## TRECHO CITADO
/---

São Paulo, domingo, 2 de abril de 1995
Texto Anterior | Próximo Texto | Índice

Sobre o vazio

CAIO TÚLIO COSTA
FALAR DA MODA ESTÁ NA MODA.

Sobre o vazio
Altman reproduz instantes tão falsos quanto verdadeiros de um mundo onde mentira e verdade coexistem sem fronteiras nem contradição
O assunto ganha espaço com o último filme de Robert Altman, "Prêt-à-Porter", expressão francesa que significa "pronto para usar" e define um ramo especial da indústria da moda, a das roupas prontas para serem vendidas e usadas.
A indústria da moda cresce e aparece ao deixar de lado a alta costura, a roupa sob medida. Ganha mais e mais presença internacional ao explorar com criatividade aquilo que faz a moda ser o que é: o efêmero, ou, então, o eterno retorno do novo, como definiu um filósofo, Walter Benjamin, em 1939, um ano depois da criação do náilon, sete depois de Nina Ricci se instalar em Paris, 15 depois de Coco Chanel criar seu perfume Nº 5.
Vive-se, sem dúvida, nas democracias modernas, a era do vazio, conforme costuma dizer um pensador que se debruçou sobre a moda, o francês Gilles Lipovetsky. A moda é a forma superior de expressão da insignificância própria da dita contemporaneidade. Um tempo cuja característica é a impossibilidade de vivê-lo e se define pela necessidade de suportá-lo.
Robert Altman, que vem de uma bem-sucedida história no cinema calcada na observação dos costumes ("Nashville", "Cerimônia de Casamento", "Short Cuts"), resolveu agora cutucar não uma, mas um monte de onças com vara curta.
Deu certo. Apesar de elogios aqui e ali, apesar de participações desinibidas de alguns criadores de moda no filme, o mundo da moda em geral de-tes-tou "Prêt-à-Porter": frívolo, superficial, mentiroso, preconceituoso... Karl Lagerfeld, o alemão-chefe da Maison Chanel, conseguiu até apoio da justiça alemã contra o filme.
É compreensível que os donos da moda e todos os que giram em torno dela -estilistas, produtores, modelos, fotógrafos, jornalistas especializados- encontrem motivos para se queixar de Altman.
No filme, nenhum criador de moda diz coisa com coisa, nenhuma modelo sugere inteligência e nenhum jornalista demonstra capacidade (o repórter do "The Washington Post", um dos mais influentes jornais americanos, manda reportagens copiadas da televisão; as especialistas em moda apenas competem entre si e Kim Basinger faz a repórter burra de TV -por sinal, na sua melhor atuação).

\---

## INSTRUÇÃO ESCRITA A
Reescreva a passagem do trecho citado que vai de "São Paulo, domingo, 2" até "vendidas e usadas.", rebatizando "Prêt-à-Porter" como "Moda Pronta".
## INSTRUÇÃO ESCRITA B
De acordo com o trecho citado, de que modo a indústria da moda cresce e ganha presença internacional? Responda em até três frases.
Baseie-se unicamente no trecho citado.

## LINHAS DE DADOS
/---

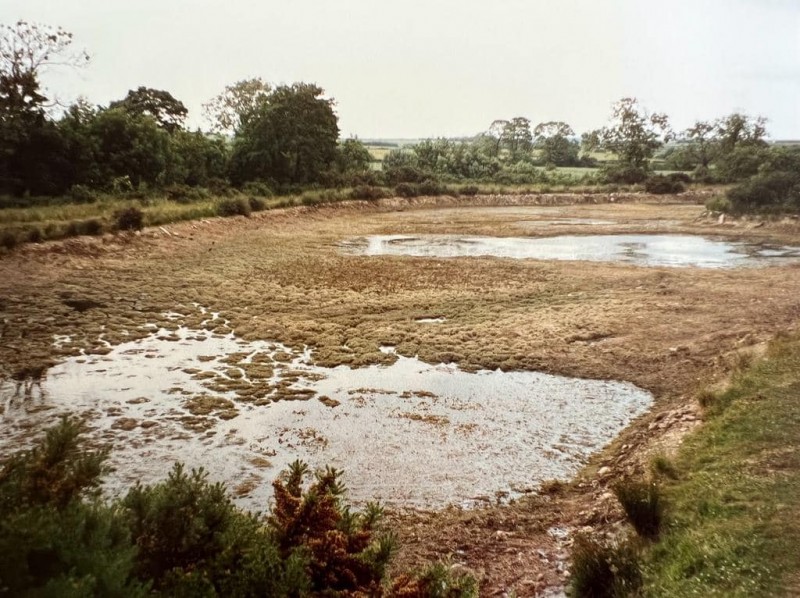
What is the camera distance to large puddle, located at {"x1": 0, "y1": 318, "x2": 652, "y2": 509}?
269 inches

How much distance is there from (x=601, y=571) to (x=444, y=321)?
9.04 meters

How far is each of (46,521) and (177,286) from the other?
45.4 ft

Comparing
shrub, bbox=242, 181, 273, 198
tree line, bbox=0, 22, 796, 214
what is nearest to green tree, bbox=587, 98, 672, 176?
tree line, bbox=0, 22, 796, 214

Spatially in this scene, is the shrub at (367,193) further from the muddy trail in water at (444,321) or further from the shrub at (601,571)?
the shrub at (601,571)

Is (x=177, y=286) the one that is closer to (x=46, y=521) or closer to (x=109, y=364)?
(x=109, y=364)

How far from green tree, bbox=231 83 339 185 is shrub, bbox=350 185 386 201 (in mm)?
3161

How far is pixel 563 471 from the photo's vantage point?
7.04 meters

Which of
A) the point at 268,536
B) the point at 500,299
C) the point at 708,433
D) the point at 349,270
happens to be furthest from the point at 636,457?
the point at 349,270

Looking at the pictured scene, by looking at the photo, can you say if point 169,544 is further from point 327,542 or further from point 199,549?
point 327,542

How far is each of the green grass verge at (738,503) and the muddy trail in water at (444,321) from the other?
2.21ft

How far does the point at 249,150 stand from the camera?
3797cm

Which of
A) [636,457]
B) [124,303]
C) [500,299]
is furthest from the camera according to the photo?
[500,299]

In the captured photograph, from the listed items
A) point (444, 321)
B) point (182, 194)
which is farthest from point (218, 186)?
point (444, 321)

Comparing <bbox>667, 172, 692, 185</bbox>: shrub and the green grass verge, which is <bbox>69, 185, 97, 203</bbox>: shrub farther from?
<bbox>667, 172, 692, 185</bbox>: shrub
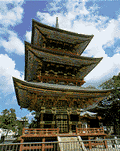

\---

## RESPOSTA COMPLETA A
São Paulo, domingo, 2 de abril de 1995
Texto Anterior | Próximo Texto | Índice

Sobre o vazio

CAIO TÚLIO COSTA
FALAR DA MODA ESTÁ NA MODA.

Sobre o vazio
Altman reproduz instantes tão falsos quanto verdadeiros de um mundo onde mentira e verdade coexistem sem fronteiras nem contradição
O assunto ganha espaço com o último filme de Robert Altman, "Moda Pronta", expressão francesa que significa "pronto para usar" e define um ramo especial da indústria da moda, a das roupas prontas para serem vendidas e usadas.

## RESPOSTA COMPLETA B
A indústria da moda cresce ao deixar de lado a alta costura, a roupa sob medida. Ganha presença internacional ao explorar com criatividade o efêmero, aquilo que faz a moda ser o que é, ou o eterno retorno do novo, na definição de Walter Benjamin.